The exchanges’ new Rule 5320, by contrast, allows brokers to trade alongside their customers without asking for permission. Brokers only need to send out "negative consent" letters to their customers once a year, informing them that they intend to trade alongside, unless instructed otherwise.
In other words, the buyside trader must "opt in" to the protections provided by Rule 5320 by raising the issue with their brokers each time they trade. They no longer have the luxury of "opting out" of the protections of Rule 92 when prompted by the broker.
The change shifts the compliance burden from the sellside to the buyside.
"This is very significant," one buyside trader, who requested anonymity, said. "The broker-dealers are claiming this is just a minor rule change, but it certainly is not. This rule says they can trade beside me or ahead of me anytime they want to."
The concern arises when a buyside trader asks his broker to commit capital for part of an order. If the broker does so, he takes on a position and puts himself in competition with the customer. He must trade stock on behalf of the customer as well as his own account as he seeks to flatten his position.
The fear is that the broker will trade for his own account at prices better than those he obtains for his customer. That’s a form of front-running, or trading ahead. Both FINRA and the NYSE have had similar rules prohibiting this for years. In a bid to ease the compliance burden of the sellside, the two organizations have been "harmonizing" their rulebooks in recent years.
FINRA won Securities and Exchange Commission approval for an updated version of its two "Manning" rules earlier this year. It created Rule 5320. NYSE Euronext won SEC approval for its lookalike Rule 5320s in August. The exchange operator received no pushback from money managers or their Washington-based advocate, the Investment Company Institute, at the time. The rules went into effect in September.
NYSE filed the rule with the SEC for "immediate effectiveness," meaning there was no comment period. This is common for non-controversial rule changes. Buysiders who spoke with Traders Magazine were adamant that a comment period should have been part of the process. They also contend they did not receive proper notification of the proposed change. Whether or not some party will petition the SEC to remand the rule remains to be seen, one source said.
Despite the purported surprise by the buyside at the sudden change, NYSE Euronext’s August rule filing was not its first public pronouncement on the subject. In March 2009, the exchange operator sent a memo to its members asking for comment on the possibility of swapping Rule 92 for Manning.

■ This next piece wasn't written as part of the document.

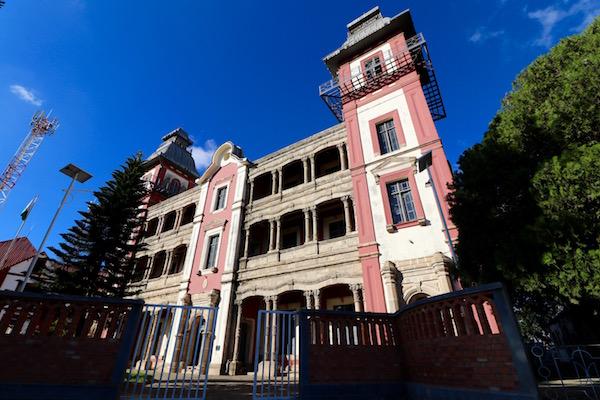 Palacio Andafiavaratra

In response, the Securities Industry & Financial Markets Association sent a letter to NYSE declaring its approval for any rule change, noting that compliance with the existing rule was a burden on traders and caused "unnecessary delays in the trading process." Also, at the time, one senior NYSE Regulation official said publicly that it might not be a bad idea for the buyside to do its own policing.
NYSE Euronext declined to comment for this article.

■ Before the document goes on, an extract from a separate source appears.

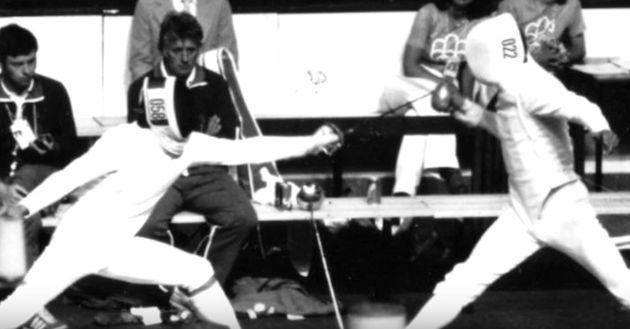 Boris Onischenko in the 1976 Montreal Olympics. / You tube capture.,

The new NYSE rule does allow the buyside to opt into the protections afforded by the rule. But, in practice, the value of that opt-in may depend on the brokerage.
And at least one broker is taking a hard line. Citi sent a letter to its customers telling them it would only offer share-by-share protection for held orders. "Citi will consider such requests on a case-by-case basis," the letter said. "It will inform the customer whether it is willing to accept such a protected order." Traders Magazine received excerpts of the letter by a recipient.

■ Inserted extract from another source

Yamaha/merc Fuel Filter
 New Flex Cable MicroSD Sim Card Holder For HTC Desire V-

Citi told its customers it would not offer share-by-share protection for not-held orders. "Because not-held orders require that the firm exercises discretion as to time and price of execution, Citi does not believe it is feasible for these orders to be eligible for share-by-share protection," the letter said. Citi declined to comment.
Not-held orders are those in which the broker has discretion in the handling of the order. Held orders require the broker to follow its customers’ instructions to the letter.
Most institutional trading is done on a not-held basis. Many buyside traders do not use held orders because they involve the display of limit orders on the exchanges. That may signal the trader’s intentions.
A number of brokers have sent out letters to their clients and/or posted their policies on their Web sites. Not all policies are as restrictive as Citi’s. UBS and Goldman Sachs, according to one source, appear more willing to accommodate the buyside.